Saturday, January 21, 2012

Speed Whacking, It's The Future.

Because television is awesome and something you should obey without question, it has come to my attention that Vaseline, I guess, has come up with this NEW! GREAT! IDEA! for mens' Vaseline that makes me wonder what exactly Vaseline is doing with it's time and can I join it's THINK TANK because it'd be the best. job. ever!

It seems that they are claiming their new brand of Vaseline is non-greasy and dries in 15 seconds. Non-greasy? Dries in fifteen seconds? Do you know what this means? Do you have any idea what this fucking means people?

Vaseline, obviously, wants to start a new penis themed Olympics that is all about Speed Whacking and if you can whack off before the fifteen seconds YOU WIN! Yay!
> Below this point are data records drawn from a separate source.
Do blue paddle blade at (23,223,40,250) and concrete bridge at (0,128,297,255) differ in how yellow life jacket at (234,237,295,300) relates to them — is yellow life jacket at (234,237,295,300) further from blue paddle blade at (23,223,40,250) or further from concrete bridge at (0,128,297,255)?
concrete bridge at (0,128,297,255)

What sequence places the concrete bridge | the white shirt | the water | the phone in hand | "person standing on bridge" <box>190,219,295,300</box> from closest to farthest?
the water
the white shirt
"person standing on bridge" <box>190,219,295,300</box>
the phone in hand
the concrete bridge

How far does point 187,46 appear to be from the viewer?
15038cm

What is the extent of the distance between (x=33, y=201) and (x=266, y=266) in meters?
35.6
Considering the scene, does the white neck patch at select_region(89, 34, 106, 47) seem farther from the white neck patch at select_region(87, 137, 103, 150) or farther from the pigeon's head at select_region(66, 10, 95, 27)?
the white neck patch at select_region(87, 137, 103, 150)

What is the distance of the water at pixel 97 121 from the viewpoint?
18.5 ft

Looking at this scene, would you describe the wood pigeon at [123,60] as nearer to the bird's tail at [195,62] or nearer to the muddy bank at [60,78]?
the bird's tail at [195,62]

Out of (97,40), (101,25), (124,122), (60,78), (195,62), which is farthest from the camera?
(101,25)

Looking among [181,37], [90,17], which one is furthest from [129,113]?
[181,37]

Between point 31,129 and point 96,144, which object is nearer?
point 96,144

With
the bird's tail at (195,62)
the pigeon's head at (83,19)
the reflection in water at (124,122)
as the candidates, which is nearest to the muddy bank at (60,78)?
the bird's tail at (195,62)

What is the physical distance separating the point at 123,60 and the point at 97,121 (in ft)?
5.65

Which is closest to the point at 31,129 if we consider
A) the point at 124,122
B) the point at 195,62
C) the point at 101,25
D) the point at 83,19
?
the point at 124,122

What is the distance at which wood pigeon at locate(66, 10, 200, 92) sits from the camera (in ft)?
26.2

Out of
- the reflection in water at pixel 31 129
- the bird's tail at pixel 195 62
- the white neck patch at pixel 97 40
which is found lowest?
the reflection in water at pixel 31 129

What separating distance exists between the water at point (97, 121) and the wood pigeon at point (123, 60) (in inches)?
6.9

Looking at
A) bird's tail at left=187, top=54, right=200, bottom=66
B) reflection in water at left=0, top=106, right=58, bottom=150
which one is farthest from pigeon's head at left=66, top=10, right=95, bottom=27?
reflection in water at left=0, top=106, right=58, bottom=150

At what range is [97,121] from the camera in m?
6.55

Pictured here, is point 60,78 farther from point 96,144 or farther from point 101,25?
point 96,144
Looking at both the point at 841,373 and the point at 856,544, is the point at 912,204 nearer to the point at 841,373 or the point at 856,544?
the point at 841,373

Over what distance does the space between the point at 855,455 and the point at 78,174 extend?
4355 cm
Can you imagine it? Twenty men from around the world gathering in one room, in one line, in the semi-dark, furiously whacking off in the hopes of making it to the sticky finish before the Vaseline dries and it the friction burn sets in. First one to explode all over his opponents wins the grand prize of being the fastest whacker in the west. Or that room.

And then the winner goes on a Speed Whacking North American Tour where he's forced to whack off in front of crowds of men and woman and maybe children, I'm not sure what Vaseline is into, and attempts to beat his record over and over again in various malls until next year when he's faced with his competitors who want to jerk off faster than him in front of him and others.

Or, Vaseline just hates masturbation. Is all I'm saying.


  1. Hahha this post is hilarious. I r ead it to my f riend and we laughed uncontrolably.

  2. I really wish there was an applause emoticon to accurately express how much this post made me laugh.

  3. It's people like you that make me write posts about furious male masturbation. KEEP IT REAL!

  4. There is now the remains of a gin and tonic on the screen of my mac. Just saying you now owe me $5.00 for lost gin. I accept Paypal.